About this exercise:
With the pictures removed, write out the full listing below exactly.
========================
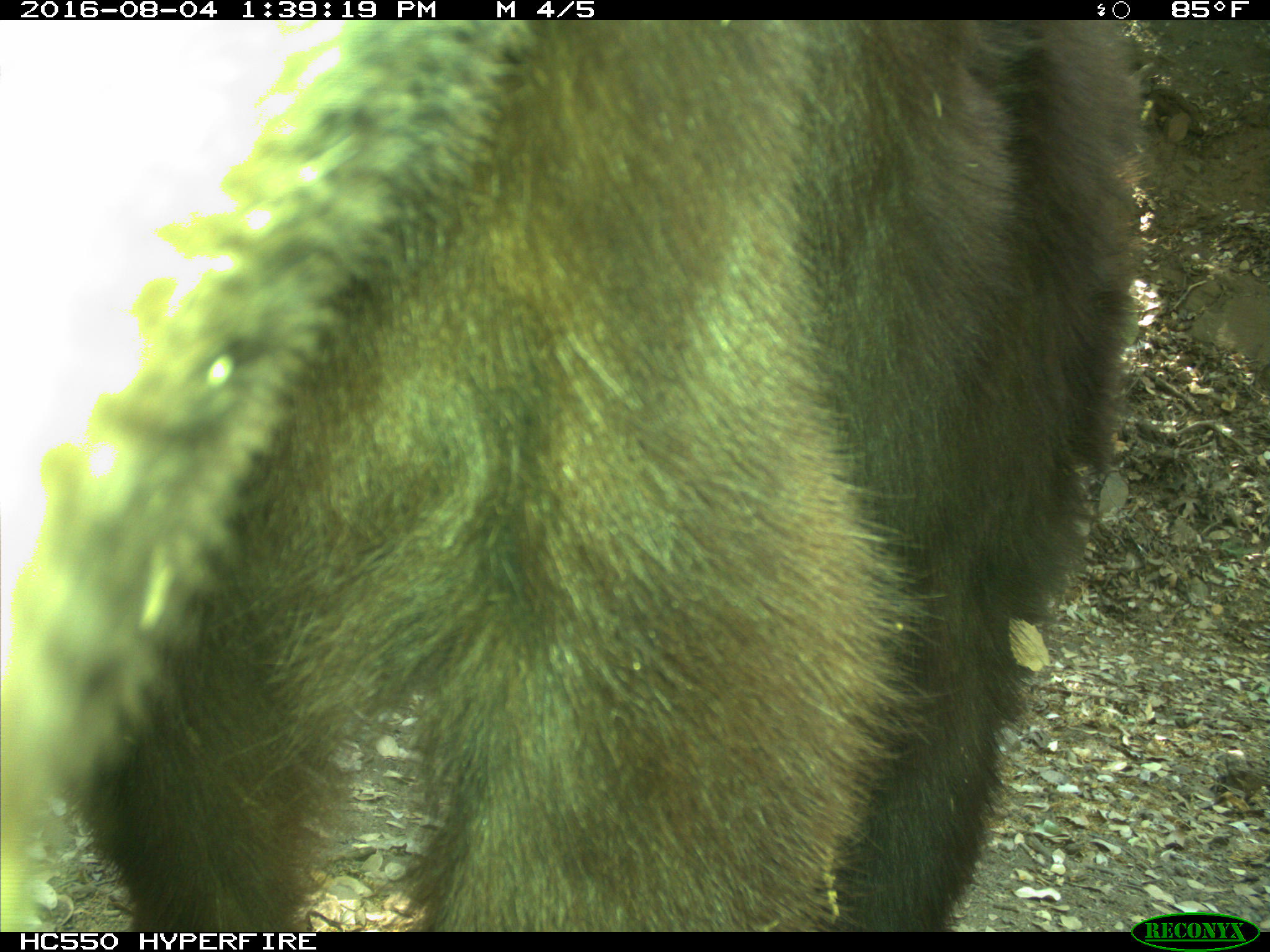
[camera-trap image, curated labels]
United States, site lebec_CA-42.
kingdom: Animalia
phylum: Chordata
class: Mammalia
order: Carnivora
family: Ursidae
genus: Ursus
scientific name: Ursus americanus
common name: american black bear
========================
Output of the task:
[camera-trap image, curated labels]
United States, site lebec_CA-42.
kingdom: Animalia
phylum: Chordata
class: Mammalia
order: Carnivora
family: Ursidae
genus: Ursus
scientific name: Ursus americanus
common name: american black bear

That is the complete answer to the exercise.